Instructions for the task
Beginning with the first line below, output every record verbatim and leave out the images.

Recorded information
+===+
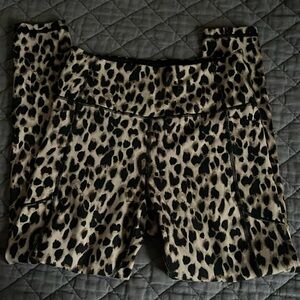 Victoria’s Secret leggings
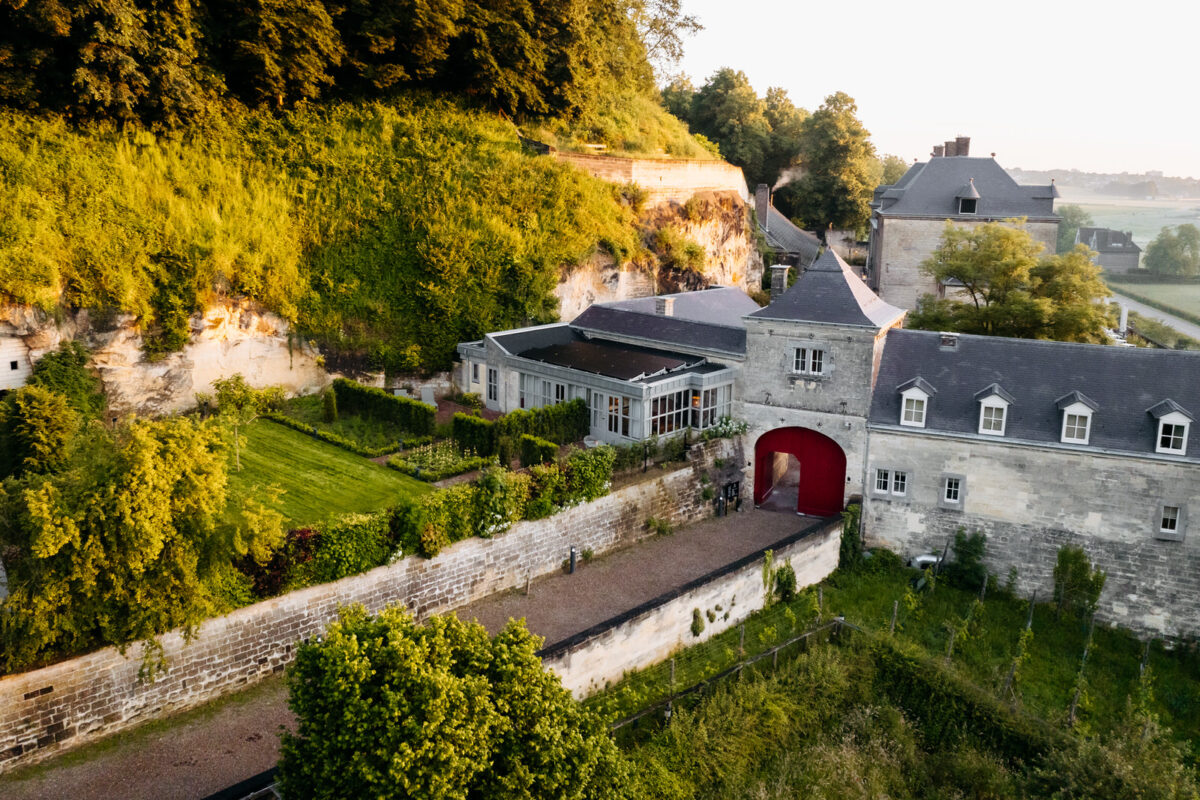 Ultra-Luxury Germany Switzerland Tour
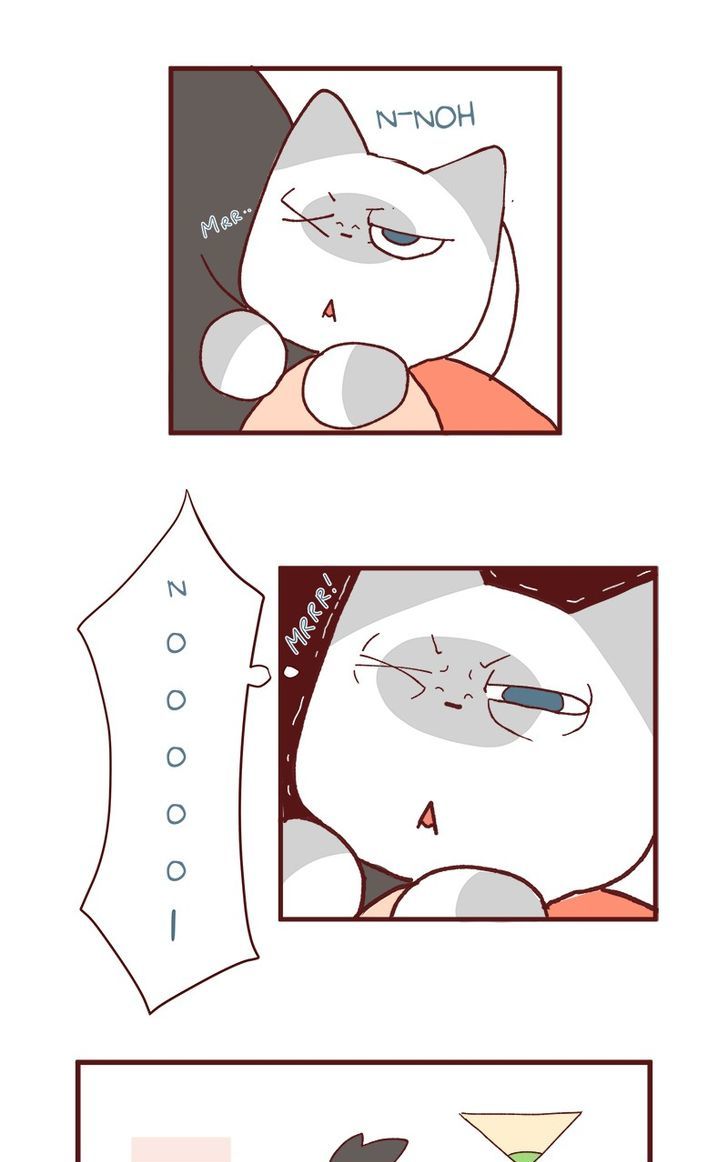 Saphie: The One-Eyed Cat Chapter 84 page 6 - Chapter 84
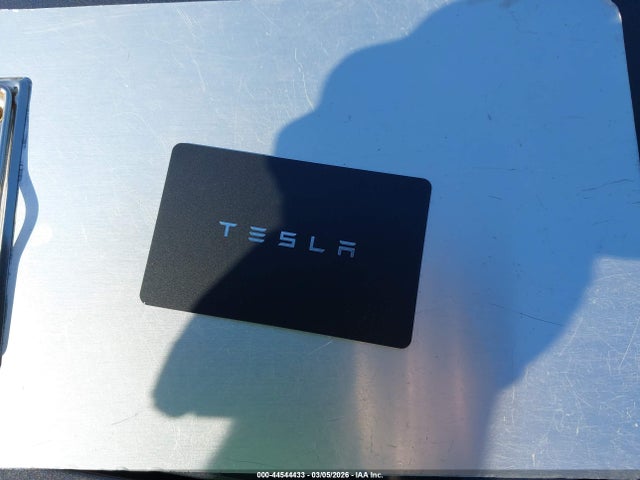7SAYGDEE7PA118245 Tesla Model Y Awd/long Range Dual Motor All-wheel Drive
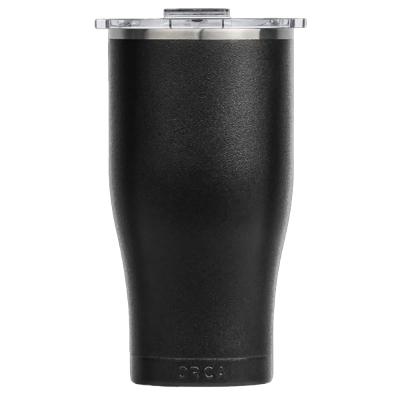 Orca Chaser 27 oz. Black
+===+
Output below
 Victoria’s Secret leggings
 Ultra-Luxury Germany Switzerland Tour
 Saphie: The One-Eyed Cat Chapter 84 page 6 - Chapter 84
7SAYGDEE7PA118245 Tesla Model Y Awd/long Range Dual Motor All-wheel Drive
 Orca Chaser 27 oz. Black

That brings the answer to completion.